L'ultima modifica è del 03 settembre 2011 alle ore 10:01.

In Italia, come in Europa, rimane la difficoltà ad adottare le riforme necessarie ad affrontare i due problemi, tra loro connessi, che rischiano di far saltare la costruzione europea e in particolare l'Unione monetaria: la bassa crescita complessiva e la crisi dei debiti sovrani. Il necessario consolidamento fiscale blocca la crescita e impedisce gli investimenti strutturali richiesti dalla Strategia Europa 2020. Contestualmente, la riduzione progressiva del potenziale di crescita determina la sfiducia dei mercati finanziari circa la sostenibilità dei debiti sovrani dei Paesi membri.
Per questo la creazione degli eurobond sta dominando il dibattito italiano ed europeo. Un dibattito che ho seguito con interesse perché, già alcuni anni fa (Brunetta-Preto, sul Riformista dell'11 febbraio 2005) li consideravo uno strumento necessario per finanziare la competitività e la crescita in Europa.

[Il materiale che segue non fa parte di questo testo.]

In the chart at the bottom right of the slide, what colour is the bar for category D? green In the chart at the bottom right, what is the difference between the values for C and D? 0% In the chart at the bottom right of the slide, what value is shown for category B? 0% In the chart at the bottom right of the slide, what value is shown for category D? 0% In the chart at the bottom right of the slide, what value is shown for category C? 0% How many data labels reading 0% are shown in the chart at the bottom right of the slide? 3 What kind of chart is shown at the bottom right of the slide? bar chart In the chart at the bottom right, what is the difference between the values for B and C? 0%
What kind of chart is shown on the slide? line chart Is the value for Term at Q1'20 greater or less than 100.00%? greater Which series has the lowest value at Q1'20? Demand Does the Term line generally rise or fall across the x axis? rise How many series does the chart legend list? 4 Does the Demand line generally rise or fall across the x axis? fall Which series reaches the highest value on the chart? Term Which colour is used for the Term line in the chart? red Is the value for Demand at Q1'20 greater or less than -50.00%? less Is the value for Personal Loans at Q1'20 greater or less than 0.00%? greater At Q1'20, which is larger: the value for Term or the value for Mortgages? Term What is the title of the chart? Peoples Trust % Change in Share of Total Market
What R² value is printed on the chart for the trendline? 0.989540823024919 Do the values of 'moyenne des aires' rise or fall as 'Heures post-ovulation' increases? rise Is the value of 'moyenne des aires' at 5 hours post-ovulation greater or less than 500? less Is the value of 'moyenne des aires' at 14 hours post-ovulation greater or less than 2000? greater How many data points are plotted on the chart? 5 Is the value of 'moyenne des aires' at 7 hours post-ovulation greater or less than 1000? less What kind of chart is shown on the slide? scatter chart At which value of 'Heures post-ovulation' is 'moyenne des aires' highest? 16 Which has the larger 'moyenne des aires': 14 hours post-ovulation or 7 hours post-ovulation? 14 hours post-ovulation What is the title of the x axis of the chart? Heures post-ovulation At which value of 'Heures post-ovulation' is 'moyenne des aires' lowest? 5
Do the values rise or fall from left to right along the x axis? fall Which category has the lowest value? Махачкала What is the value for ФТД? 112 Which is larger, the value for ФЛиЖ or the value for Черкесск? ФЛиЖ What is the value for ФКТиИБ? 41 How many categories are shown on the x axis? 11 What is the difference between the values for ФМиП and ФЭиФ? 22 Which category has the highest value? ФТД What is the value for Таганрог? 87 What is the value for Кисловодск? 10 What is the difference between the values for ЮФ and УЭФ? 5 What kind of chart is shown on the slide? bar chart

Da molti esponenti politici e commentatori gli eurobond sono considerati la migliore soluzione per far fronte al finanziamento dei debiti sovrani dei Paesi-euro più in difficoltà, e per reperire risorse da destinare alla crescita economica. I due obiettivi possono richiedere l'adozione di due strumenti diversi, con procedure specifiche, o si può pensare a uno strumento unico per far fronte alle due esigenze. Tuttavia, è chiaro che, essendo i due obiettivi strettamente connessi, non si risolve il problema se lo strumento degli eurobond, cioè uno strumento di finanziamento alimentato da debito comunitario, sia destinato solo a soddisfare uno dei due scopi.
Benché la soluzione tecnica abbia importanza, il vero nodo da sciogliere è politico: convincere il Governo tedesco, fin qui diffidente verso gli eurobond. Senza la Germania non si va da nessuna parte. D'altro canto i tedeschi sanno bene che la posta in gioco per il Paese è molto alta. La stabilità dell'area euro è, senza dubbio, prioritaria nella scala degli interessi nazionali tedeschi per almeno due motivi. Il valore dell'euro, che riflette l'economia del complesso dei Paesi dell'area monetaria, è sottovalutato rispetto ai fondamentali tedeschi ed è, quindi, uno dei fattori del successo competitivo della Germania rispetto ai Paesi extraeuropei. Il secondo motivo è che una crisi recessiva dei Paesi europei che assorbono la gran parte delle esportazioni tedesche non è certamente nei suoi interessi.
Per questo forse c'è un modo per convincere la Germania ad accettare gli eurobond: offrirle un nuovo Patto, una nuova Maastricht con la quale si crei quello che Wolfgang Schäuble chiede, ossia una politica economica e finanziaria veramente europea. Decisa a livello europeo.